I have 3 Roku tvs that can’t/don’t receive MeTv.. 2 of the 3 have their own antenna the 3rd shares an antenna with my bedroom pioneer fire tv which I can receive MeTv on when I search and scan. My kitchen tv is an lg has its own antenna and also gets MeTv. I started a tech chat with Roku it was the worst customer support ever kept blaming my “tv service provider and stating my antenna apparently doesn’t support that channel” lol
What’s some of you techy individuals thoughts on this? I’m pretty savvy but this has be stumped.
Ps this started a little over a month ago the Roku tvs at one time did get MeTV.
The statement "my antenna apparently doesn’t support that channel" may not be wrong. I depends on what channel MeTV is broadcast on, more specifically, what band the transmitter is using, VHF or UHF.
Most of the "digital" TV antennas currently available do not receive VHF frequencies. Physical channels 2-13 are VHF, 14-36 are UHF. Don't be fooled into believing that the channel you are watching (if it is within the 2-13 channel range) is a VHF channel because the OTA ATSC 1.0 system utilizes "virtual" channels, for example, let's say that you are watching channel 7, it is possible that this channel may actually be broadcasting in the UHF frequency band and is using a "virtual" channel 7. In Austin, channel 7 is
actually using the VHF channel 7 frequency so it is very difficult to receive this channel on a typical UHF only antenna unless you are very close to the transmission tower.

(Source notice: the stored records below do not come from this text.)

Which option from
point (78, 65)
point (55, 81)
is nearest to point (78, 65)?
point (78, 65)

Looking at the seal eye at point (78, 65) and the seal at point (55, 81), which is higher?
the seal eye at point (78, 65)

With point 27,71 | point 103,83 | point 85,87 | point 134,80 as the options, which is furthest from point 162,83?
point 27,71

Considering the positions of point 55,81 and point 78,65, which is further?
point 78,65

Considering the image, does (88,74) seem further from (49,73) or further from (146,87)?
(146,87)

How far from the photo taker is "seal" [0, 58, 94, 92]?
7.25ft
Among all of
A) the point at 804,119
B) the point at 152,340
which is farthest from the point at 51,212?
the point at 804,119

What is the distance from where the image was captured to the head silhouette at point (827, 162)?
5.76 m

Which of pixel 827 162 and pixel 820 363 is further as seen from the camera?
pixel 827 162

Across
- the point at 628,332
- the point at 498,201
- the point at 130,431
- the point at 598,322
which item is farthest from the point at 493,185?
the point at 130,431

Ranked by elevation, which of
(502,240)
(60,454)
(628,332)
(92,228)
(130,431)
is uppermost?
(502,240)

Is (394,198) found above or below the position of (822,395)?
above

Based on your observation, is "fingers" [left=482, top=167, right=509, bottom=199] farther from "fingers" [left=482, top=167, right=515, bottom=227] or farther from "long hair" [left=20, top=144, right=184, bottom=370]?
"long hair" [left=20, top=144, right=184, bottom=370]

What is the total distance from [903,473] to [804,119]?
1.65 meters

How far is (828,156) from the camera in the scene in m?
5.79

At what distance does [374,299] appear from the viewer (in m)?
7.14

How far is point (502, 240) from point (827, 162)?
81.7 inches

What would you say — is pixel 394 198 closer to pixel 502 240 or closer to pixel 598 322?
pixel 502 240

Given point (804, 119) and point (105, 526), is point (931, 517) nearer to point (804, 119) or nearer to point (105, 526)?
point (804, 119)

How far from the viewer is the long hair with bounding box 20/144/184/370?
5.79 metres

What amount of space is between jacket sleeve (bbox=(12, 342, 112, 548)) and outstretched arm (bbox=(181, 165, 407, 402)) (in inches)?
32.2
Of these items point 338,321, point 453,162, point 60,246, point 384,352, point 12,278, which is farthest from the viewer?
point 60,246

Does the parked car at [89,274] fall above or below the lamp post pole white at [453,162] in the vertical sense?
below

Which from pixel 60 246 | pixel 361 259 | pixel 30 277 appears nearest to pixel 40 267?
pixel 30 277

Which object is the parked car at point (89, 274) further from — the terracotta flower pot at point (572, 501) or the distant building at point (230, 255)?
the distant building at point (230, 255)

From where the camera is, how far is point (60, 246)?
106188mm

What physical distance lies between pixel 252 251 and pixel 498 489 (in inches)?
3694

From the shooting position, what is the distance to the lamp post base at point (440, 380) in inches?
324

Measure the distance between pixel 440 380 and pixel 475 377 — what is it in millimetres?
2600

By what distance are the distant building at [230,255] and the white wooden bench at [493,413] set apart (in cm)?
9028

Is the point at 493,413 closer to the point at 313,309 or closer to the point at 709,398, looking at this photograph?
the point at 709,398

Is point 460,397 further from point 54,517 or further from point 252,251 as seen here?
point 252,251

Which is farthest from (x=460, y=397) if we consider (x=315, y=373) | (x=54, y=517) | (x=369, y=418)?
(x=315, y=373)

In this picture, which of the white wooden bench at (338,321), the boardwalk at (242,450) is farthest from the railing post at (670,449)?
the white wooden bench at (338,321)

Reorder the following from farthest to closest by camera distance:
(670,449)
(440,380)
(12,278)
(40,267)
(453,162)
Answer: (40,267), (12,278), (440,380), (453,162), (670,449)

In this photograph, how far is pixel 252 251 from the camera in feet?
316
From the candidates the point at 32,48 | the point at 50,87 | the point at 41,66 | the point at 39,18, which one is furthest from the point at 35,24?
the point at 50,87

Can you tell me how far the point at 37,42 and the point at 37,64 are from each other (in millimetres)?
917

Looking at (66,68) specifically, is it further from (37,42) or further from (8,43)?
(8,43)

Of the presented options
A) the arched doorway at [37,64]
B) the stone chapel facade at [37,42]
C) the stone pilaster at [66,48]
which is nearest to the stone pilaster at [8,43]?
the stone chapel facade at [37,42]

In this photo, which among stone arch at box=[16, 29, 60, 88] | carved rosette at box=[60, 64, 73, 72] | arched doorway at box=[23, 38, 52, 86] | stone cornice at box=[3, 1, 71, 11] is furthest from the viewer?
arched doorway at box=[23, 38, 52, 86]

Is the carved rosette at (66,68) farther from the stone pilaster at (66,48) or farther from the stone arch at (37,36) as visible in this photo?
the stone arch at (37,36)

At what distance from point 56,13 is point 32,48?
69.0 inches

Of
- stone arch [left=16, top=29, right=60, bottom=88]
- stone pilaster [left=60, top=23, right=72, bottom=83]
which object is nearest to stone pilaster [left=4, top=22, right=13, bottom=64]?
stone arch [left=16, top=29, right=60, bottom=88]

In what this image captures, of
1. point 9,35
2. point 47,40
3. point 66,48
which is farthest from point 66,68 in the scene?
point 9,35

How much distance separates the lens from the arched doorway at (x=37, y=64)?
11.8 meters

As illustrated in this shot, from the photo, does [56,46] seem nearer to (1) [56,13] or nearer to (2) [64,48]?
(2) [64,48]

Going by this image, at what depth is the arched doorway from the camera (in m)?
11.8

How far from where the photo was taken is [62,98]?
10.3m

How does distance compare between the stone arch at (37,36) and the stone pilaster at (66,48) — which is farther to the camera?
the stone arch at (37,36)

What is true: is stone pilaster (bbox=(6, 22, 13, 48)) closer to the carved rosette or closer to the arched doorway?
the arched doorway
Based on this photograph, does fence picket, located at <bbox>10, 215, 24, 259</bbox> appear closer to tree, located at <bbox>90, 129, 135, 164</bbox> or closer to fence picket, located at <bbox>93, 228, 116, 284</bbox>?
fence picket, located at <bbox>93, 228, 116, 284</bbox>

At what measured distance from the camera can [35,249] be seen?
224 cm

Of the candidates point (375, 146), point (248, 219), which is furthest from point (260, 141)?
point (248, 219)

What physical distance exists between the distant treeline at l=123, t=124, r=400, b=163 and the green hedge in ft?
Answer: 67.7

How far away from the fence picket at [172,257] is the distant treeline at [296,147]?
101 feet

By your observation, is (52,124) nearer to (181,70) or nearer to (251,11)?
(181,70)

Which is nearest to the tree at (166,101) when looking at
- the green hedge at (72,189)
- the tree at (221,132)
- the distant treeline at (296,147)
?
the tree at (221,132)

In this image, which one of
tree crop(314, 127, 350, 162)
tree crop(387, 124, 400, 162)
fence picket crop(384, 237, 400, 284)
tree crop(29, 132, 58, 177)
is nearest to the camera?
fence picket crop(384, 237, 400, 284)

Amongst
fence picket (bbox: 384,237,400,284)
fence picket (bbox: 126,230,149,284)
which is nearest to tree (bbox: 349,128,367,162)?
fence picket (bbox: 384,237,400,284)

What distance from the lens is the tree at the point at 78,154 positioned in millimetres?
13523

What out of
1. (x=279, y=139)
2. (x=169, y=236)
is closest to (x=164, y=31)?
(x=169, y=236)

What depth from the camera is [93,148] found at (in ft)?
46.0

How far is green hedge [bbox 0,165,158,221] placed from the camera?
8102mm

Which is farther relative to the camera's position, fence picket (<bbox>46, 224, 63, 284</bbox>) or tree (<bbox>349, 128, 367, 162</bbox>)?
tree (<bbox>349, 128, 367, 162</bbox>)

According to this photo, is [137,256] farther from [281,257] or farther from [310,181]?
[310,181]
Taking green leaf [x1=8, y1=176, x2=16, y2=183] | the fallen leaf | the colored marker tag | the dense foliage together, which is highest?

I know that this is confusing, and to add to the confusion, VHF antennas come in two different flavors, lowband VHF and highband VHF, some antennas (mostly large outdoor antennas) can receive both, and a few antennas (again, mostly large outdoor antennas) can receive all three (VHF low, VHF high, and UHF). Lowband VHF (channels 2-6) is the most difficult to receive because the antenna is necessarily large to pickup the much longer wavelengths. This is why there are some TV antennas advertising that they receive UHF and VHF high.